§ **EXERCISE PASSAGE**:
☆ ☆ ☆

Set Appropriate Timeout

What it is: Lambda's timeout setting defines the maximum duration an invocation is allowed to run before it is forcibly terminated. It is configurable from 1 second to 15 minutes per function.

Why it matters: Lambda's default timeout for new functions is 3 seconds — too short for most real workloads. But setting it to the maximum (15 minutes) "just in case" means a function that hangs due to a slow downstream service will bill the full 15 minutes before being terminated. Calculate your timeout based on measured performance:

Timeout = (p99 measured duration) × 2 + network overhead margin

For example, if your function normally completes in 800ms and has a p99 of 1.2 seconds, set timeout to 3–5 seconds, not 15 minutes.

MyFunction:
  Type: AWS::Serverless::Function
  Properties:
    Timeout: 10    # Seconds — not 900 (15 min)

Use System.Text.Json over Newtonsoft.Json

What it is: System.Text.Json (STJ) is the built-in .NET JSON library introduced in .NET Core 3.1. It is allocation-friendly, supports Span<T> for zero-copy parsing, and is fully compatible with Native AOT via source generation. Newtonsoft.Json is the older, widely used third-party library that predates STJ.

Why it matters: Newtonsoft.Json relies on reflection, is incompatible with Native AOT, adds ~500 KB to your deployment package, and is measurably slower for typical Lambda payloads. STJ delivers better throughput, lower memory pressure, and AOT compatibility with no external dependency.

☆ ☆ ☆

§ **STORED DATA**:
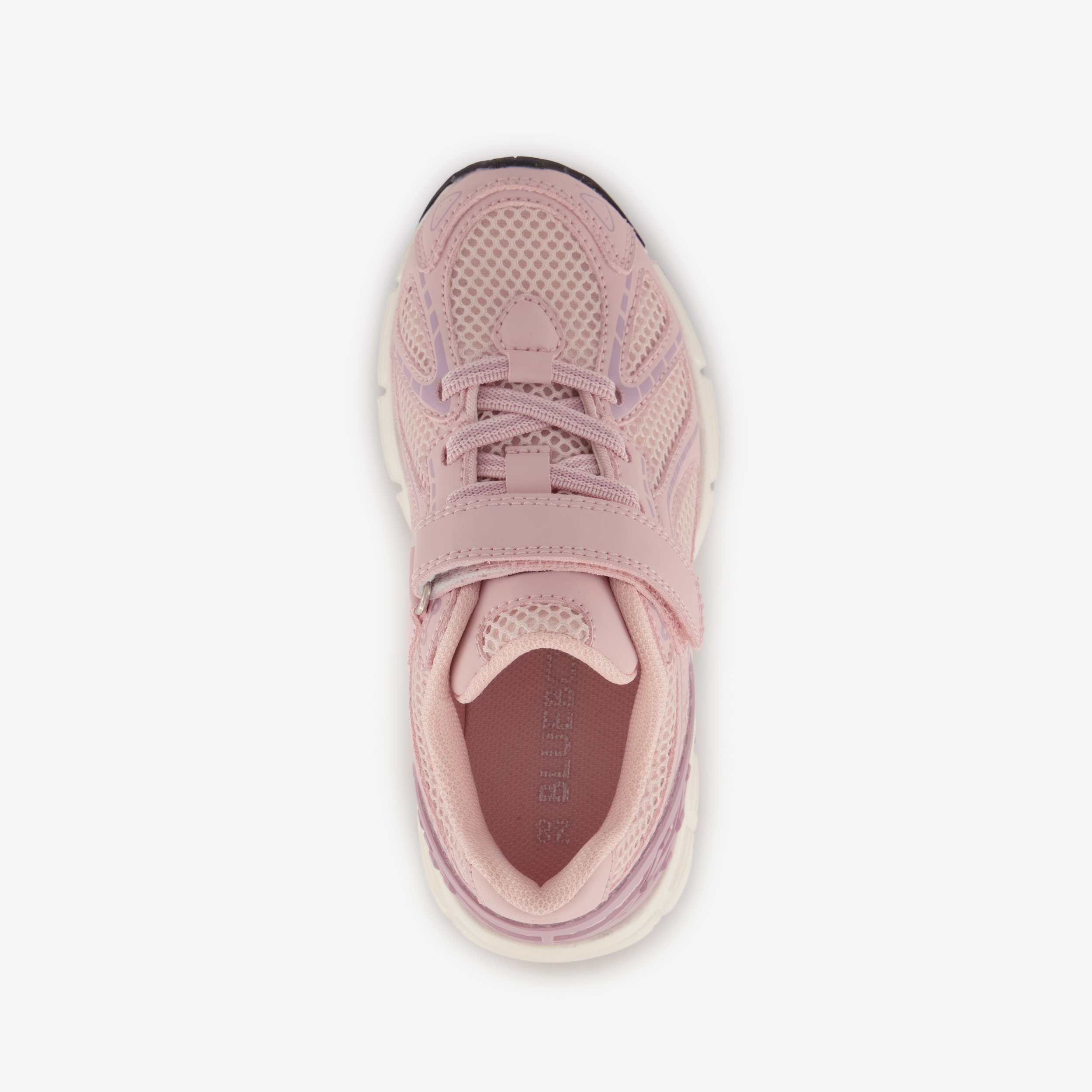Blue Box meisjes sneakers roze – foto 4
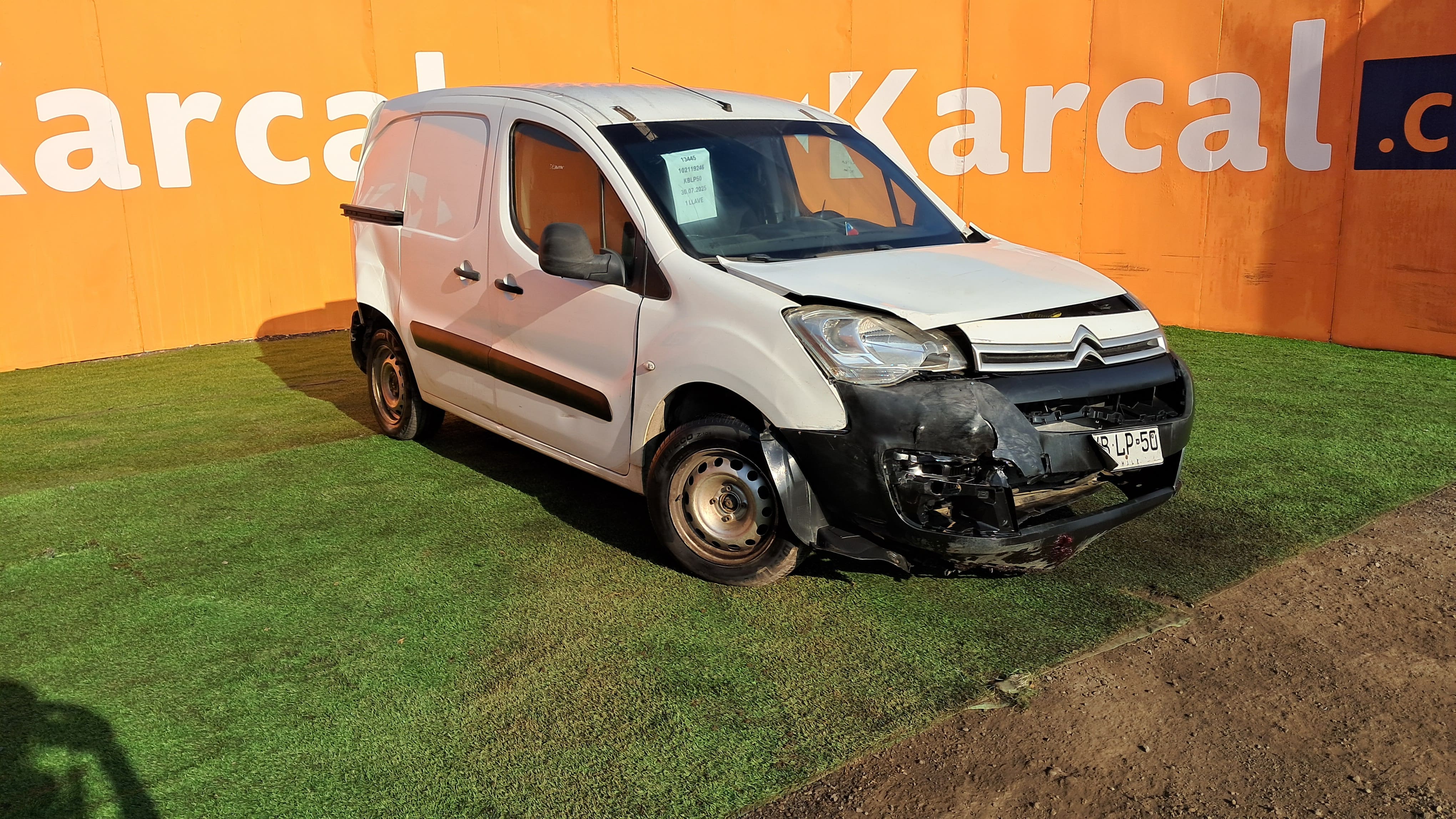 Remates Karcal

☆ ☆ ☆

§ **ASSIGNED TASK**: Transcribe verbatim the portion of the Lambda configuration text starting at "Why it matters: Newtonsoft.Json" and ending at "no external dependency.".

§ **TASK RESULT**:
Why it matters: Newtonsoft.Json relies on reflection, is incompatible with Native AOT, adds ~500 KB to your deployment package, and is measurably slower for typical Lambda payloads. STJ delivers better throughput, lower memory pressure, and AOT compatibility with no external dependency.